There’s a very particular kind of pain that comes with finding a great data science resource only to discover that a critical dependency has aged like milk in the sun. I was recently afflicted with such a pain when wanting to re-run a tutorial I had covered years ago for some machine learning teaching materials, only to find the tools underpinning it had been scratched (buckle-up, they don’t get any better 🫣).
The post in question was the PCA for hip hop songs analysis by Posit’s own Julia Silge; a person that’s a frequent recommendation to my students and one of my personal data science heroes. The issue with this particular post is that almost the entire workflow relies on retrieving audio features from the Spotify API via the spotifyr package and in their eternal wisdome, Spotify have recently changed their API behaviour and authentication requirements in a way that has left part of the package broken.
According to Spotify’s own changelog, access to certain audio-feature data has been tightened and client authentication now mandates loopback redirects using an explicit IP address such as 127.0.0.1 (rather than localhost alias).
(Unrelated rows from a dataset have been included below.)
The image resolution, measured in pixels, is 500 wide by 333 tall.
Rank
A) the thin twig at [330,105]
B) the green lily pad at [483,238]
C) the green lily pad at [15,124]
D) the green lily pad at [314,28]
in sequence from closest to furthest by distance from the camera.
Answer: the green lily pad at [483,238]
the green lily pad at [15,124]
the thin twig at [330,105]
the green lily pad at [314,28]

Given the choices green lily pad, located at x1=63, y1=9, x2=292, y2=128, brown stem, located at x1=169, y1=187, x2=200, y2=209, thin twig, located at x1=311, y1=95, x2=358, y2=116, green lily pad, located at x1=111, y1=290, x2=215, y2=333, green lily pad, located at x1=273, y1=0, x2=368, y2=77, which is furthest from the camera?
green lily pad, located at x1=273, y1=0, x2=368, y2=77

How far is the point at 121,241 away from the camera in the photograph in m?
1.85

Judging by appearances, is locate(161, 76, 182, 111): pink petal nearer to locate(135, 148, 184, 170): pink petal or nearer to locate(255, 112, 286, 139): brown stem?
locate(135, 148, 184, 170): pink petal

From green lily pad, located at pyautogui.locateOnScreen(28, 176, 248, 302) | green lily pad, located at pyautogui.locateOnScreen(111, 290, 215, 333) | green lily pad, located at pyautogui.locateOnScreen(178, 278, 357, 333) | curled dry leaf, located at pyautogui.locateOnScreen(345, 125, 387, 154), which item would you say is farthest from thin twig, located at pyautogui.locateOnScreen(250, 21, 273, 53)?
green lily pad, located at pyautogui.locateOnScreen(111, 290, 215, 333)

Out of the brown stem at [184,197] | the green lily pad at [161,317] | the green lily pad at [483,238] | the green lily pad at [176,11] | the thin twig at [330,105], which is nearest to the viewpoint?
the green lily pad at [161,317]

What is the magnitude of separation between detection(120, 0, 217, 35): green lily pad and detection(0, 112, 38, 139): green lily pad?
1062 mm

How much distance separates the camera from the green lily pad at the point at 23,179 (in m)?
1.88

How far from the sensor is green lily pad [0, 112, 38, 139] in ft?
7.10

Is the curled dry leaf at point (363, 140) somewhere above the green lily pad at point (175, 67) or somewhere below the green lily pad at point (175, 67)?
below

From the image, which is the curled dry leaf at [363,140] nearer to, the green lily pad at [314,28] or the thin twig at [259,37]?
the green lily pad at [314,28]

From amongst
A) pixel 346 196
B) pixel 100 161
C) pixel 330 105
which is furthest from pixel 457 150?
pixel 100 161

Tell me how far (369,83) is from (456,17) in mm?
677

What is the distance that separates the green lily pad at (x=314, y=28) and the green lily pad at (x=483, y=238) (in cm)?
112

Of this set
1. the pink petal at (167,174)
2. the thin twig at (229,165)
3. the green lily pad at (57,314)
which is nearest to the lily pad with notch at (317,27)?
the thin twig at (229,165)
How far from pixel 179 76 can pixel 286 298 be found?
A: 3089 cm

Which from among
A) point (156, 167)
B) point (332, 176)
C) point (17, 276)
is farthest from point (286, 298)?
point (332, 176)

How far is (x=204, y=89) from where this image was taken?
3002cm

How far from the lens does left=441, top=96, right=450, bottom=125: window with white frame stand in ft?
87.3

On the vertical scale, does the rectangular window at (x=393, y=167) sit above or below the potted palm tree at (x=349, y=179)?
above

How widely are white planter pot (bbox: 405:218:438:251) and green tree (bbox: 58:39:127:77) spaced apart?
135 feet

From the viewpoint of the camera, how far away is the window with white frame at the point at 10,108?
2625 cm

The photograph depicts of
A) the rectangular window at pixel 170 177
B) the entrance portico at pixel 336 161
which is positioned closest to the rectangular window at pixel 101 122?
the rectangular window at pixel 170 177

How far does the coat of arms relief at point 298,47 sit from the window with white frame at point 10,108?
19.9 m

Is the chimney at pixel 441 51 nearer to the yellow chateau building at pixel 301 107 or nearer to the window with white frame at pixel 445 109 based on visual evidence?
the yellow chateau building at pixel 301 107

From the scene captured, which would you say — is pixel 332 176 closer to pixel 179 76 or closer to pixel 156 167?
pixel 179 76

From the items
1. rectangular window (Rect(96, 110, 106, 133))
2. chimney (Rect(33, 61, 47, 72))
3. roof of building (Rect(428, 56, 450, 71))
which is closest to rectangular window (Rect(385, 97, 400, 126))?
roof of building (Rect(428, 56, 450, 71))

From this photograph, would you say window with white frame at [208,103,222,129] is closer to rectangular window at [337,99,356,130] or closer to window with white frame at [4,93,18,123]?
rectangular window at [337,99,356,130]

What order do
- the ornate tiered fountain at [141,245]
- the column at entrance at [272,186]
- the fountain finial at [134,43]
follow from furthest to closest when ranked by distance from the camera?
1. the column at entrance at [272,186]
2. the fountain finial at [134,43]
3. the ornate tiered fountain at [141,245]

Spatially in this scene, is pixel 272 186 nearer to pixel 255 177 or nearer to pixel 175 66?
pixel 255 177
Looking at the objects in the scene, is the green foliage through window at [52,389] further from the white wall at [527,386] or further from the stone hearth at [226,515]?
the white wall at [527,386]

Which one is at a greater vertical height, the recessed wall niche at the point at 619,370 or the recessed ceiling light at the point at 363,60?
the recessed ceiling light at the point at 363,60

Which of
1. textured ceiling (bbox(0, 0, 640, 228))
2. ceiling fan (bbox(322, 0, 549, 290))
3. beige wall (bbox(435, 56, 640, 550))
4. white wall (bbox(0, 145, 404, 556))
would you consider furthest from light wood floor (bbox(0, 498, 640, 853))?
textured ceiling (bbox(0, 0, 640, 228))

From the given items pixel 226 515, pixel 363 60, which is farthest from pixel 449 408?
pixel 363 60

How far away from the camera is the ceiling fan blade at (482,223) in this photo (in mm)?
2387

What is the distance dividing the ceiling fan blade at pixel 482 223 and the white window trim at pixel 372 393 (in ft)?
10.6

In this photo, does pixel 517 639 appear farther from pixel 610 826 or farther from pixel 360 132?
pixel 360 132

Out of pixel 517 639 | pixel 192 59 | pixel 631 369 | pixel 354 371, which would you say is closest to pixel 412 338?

Both pose issues, but the first one is the biggie 😉.
Now, if we want data science to be taken seriously - even in the highly academic field of ranking the best hip-hop tracks - then our work must remain runnable years later without having to reverse-engineer half the internet. It would have been nice if Julia had thought to cache the data for the original tutorial and make it available, which for the record she didn’t, but we can fortunately get this back on track.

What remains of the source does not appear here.